PROVIDED PASSAGE:
────
I’m not sure why.  It’s high in protein, and the breading really doesn’t add that many carbs to the mix.  Where I probably sin the most is in the amount of mashed potatoes I can put away — if they’re smooth and creamy the way I like ‘em, I can eat an entire family-size serving.

Man, I’m hungry.

Hope I can find some fried chicken here in NYC…’cause it’s National Fried Chicken Day, damn it, and a Southern gal’s gotta celebrate.

Southern comforts

I’ve said it before — I’m no foodie.

Many of my friends bemoan the fact.  Here I am, living in New York City, a bazillion wonderful restaurants literally steps from my apartment, and I go out to eat rather infrequently.

I’m an embarrassment to my ‘hood, no doubt.

But send me back to the South for no more than 24 hours, and every Facebook post I make…is about food.  Not the delicacies you would find at the five-star restaurants lining the streets of Manhattan.

Oh, no.

I wax poetic about the Southern-style veggies served for lunch at Cracker Barrel. (Sweet potato casserole — I mean, come on!)

Shed a tear at how much bacon they put on a breakfast platter at the airport diner.  (Nine strips.  That’s just wrong, but oh, so right.)
────
WORK REQUIRED: In the passage about Southern food, how many strips of bacon were on the breakfast platter at the airport diner?

EXTRACTED DATA:
────
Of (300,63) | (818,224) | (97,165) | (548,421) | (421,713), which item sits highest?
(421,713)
────
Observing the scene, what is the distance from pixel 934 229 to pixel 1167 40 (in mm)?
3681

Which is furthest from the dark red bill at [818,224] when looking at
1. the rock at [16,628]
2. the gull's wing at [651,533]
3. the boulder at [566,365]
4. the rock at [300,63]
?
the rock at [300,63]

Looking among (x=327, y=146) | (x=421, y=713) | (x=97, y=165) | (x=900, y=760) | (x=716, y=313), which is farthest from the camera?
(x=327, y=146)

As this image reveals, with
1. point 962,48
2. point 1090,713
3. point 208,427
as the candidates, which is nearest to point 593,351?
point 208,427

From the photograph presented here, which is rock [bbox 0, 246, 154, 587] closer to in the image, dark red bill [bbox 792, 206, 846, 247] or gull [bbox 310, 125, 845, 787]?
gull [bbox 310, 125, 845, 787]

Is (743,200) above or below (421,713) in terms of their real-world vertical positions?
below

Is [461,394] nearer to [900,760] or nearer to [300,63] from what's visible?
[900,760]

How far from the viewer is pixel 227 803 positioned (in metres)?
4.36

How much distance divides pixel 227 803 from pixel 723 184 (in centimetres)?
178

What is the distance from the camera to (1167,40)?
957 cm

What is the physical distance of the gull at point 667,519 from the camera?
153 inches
────
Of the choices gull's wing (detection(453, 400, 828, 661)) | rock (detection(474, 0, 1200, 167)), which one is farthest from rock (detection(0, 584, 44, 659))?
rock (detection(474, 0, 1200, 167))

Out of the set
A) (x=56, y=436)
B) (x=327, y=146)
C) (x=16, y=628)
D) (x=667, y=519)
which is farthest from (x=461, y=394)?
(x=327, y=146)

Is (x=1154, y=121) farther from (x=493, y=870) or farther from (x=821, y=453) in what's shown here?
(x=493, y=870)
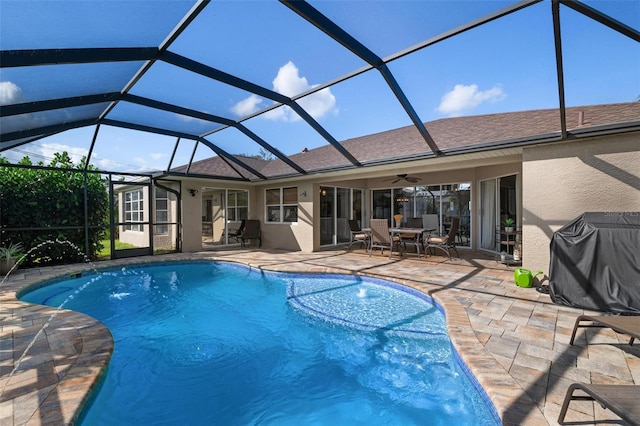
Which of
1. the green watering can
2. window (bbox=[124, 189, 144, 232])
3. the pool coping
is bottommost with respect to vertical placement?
────
WRITTEN SOLUTION: Nine strips.